▶ _PROBLEM TO WORK ON_
Please print the full listing exactly.

(Scene question records)
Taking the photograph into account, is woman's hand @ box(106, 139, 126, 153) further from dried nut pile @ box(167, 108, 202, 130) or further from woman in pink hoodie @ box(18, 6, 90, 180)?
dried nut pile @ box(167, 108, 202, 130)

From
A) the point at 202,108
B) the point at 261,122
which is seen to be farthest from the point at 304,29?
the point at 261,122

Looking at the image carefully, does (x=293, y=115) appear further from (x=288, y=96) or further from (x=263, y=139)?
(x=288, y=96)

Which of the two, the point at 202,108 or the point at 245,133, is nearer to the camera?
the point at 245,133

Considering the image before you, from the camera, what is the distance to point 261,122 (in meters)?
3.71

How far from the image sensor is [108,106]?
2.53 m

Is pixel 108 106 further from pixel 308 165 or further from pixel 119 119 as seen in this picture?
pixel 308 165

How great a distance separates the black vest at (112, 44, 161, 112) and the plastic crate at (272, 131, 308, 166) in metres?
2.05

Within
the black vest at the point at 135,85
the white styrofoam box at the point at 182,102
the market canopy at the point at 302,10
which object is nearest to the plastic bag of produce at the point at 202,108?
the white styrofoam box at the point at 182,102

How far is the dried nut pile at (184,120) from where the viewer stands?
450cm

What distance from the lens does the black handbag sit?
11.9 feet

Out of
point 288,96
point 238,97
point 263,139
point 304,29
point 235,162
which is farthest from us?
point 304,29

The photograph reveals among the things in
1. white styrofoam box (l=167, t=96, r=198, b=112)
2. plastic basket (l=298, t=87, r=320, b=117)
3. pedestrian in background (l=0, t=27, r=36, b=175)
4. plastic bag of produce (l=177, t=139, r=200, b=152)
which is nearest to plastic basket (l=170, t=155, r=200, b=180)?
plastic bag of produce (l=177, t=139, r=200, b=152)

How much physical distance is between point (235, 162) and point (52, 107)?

▶ _SOLUTION TO THIS EXERCISE_
Taking the photograph into account, is woman's hand @ box(106, 139, 126, 153) further from dried nut pile @ box(167, 108, 202, 130) or further from woman in pink hoodie @ box(18, 6, 90, 180)?
dried nut pile @ box(167, 108, 202, 130)

From
A) the point at 202,108
B) the point at 261,122
which is seen to be farthest from the point at 304,29?
the point at 261,122

Looking at the image carefully, does (x=293, y=115) appear further from (x=288, y=96) or further from (x=263, y=139)?
(x=288, y=96)

Which of the two, the point at 202,108 or the point at 245,133, is nearer to the camera?
the point at 245,133

Considering the image before you, from the camera, what is the distance to point 261,122 (in meters)?
3.71

How far from the image sensor is [108,106]?
2.53 m

Is pixel 108 106 further from pixel 308 165 or further from pixel 119 119 as seen in this picture?
pixel 308 165

How great a distance separates the black vest at (112, 44, 161, 112) and the plastic crate at (272, 131, 308, 166) in metres?
2.05

Within
the black vest at the point at 135,85
the white styrofoam box at the point at 182,102
the market canopy at the point at 302,10
which object is nearest to the plastic bag of produce at the point at 202,108?
the white styrofoam box at the point at 182,102

How far is the dried nut pile at (184,120) from where the viewer stands?
450cm

What distance from the lens does the black handbag sit?
11.9 feet

Out of
point 288,96
point 238,97
point 263,139
point 304,29
point 235,162
which is farthest from us?
point 304,29

The photograph reveals among the things in
1. white styrofoam box (l=167, t=96, r=198, b=112)
2. plastic basket (l=298, t=87, r=320, b=117)
3. pedestrian in background (l=0, t=27, r=36, b=175)
4. plastic bag of produce (l=177, t=139, r=200, b=152)
which is nearest to plastic basket (l=170, t=155, r=200, b=180)?
plastic bag of produce (l=177, t=139, r=200, b=152)

How much physical distance is between point (235, 162) and point (52, 107)?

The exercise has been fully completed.